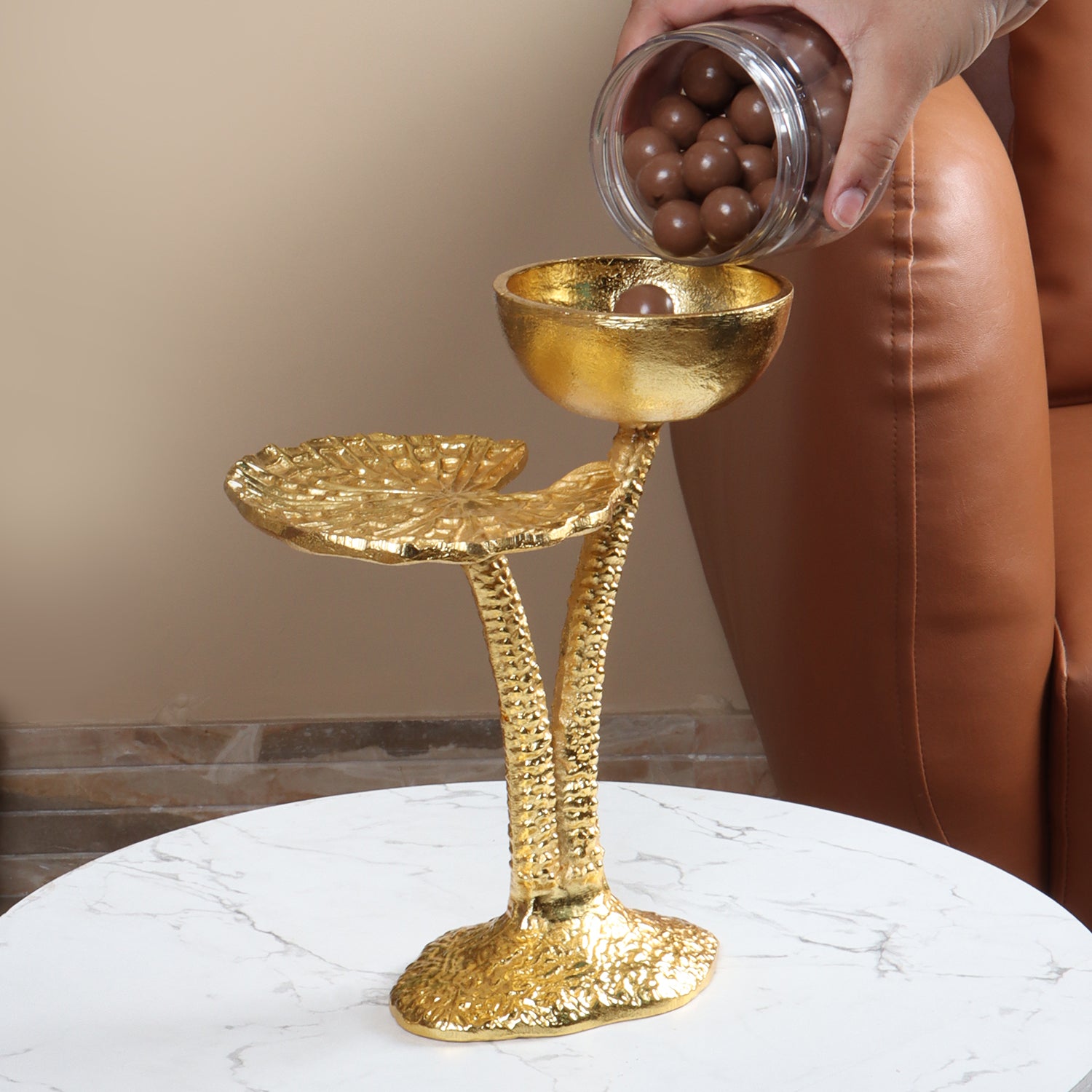 Gold Rush Metal Bowl and Plate Stand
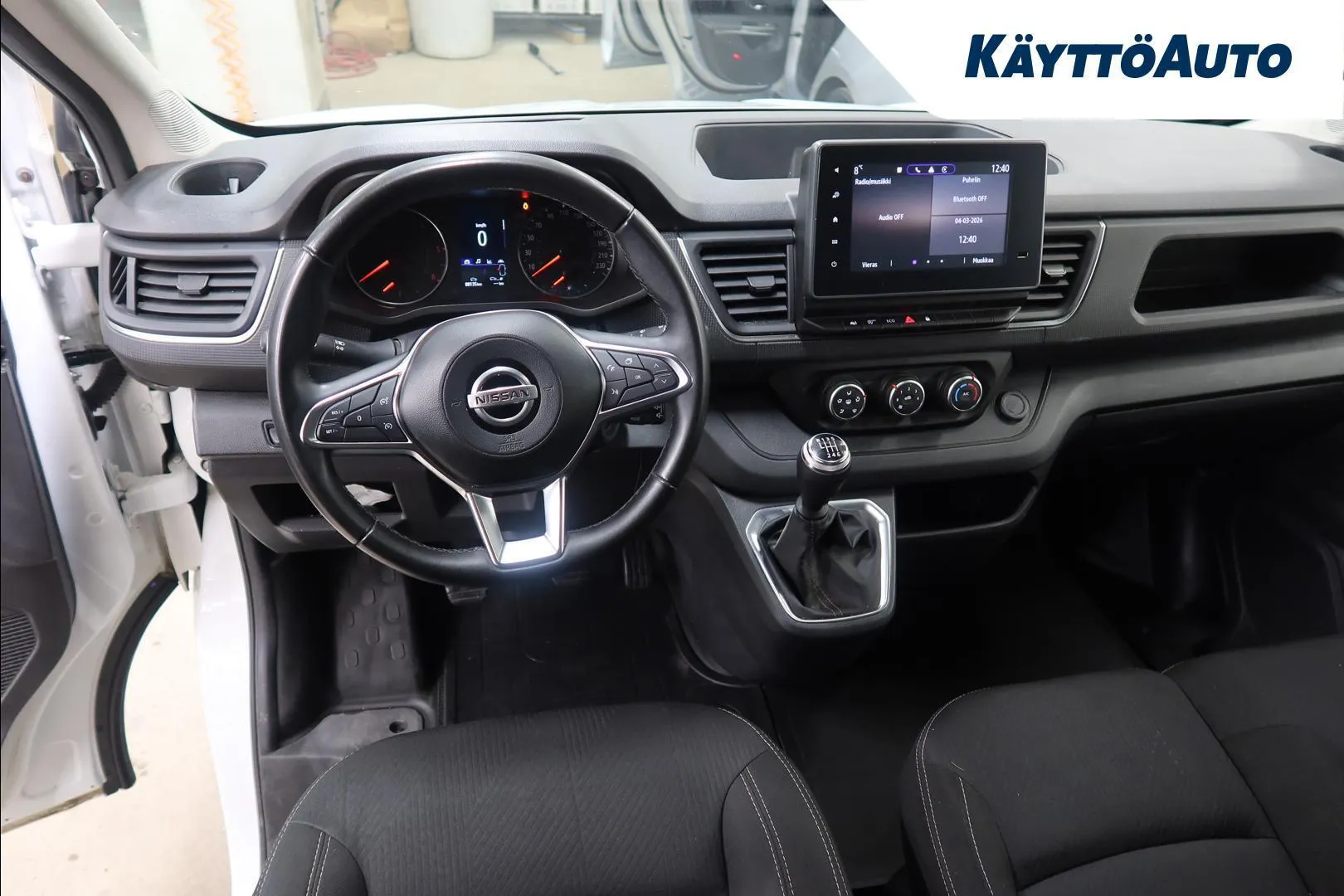 Nissan Primastar XSC-803 carousel image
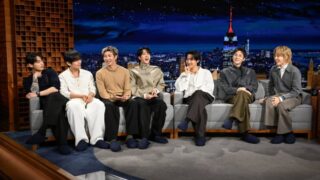 防弾少年団、ジミー・ファロンに「K-SLIPPER」サプライズプレゼント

• • • • • • •

= Exercise directions =
Reproduce the data above exactly, leaving each picture out.

= Output for this task =
 Gold Rush Metal Bowl and Plate Stand
 Nissan Primastar XSC-803 carousel image
 防弾少年団、ジミー・ファロンに「K-SLIPPER」サプライズプレゼント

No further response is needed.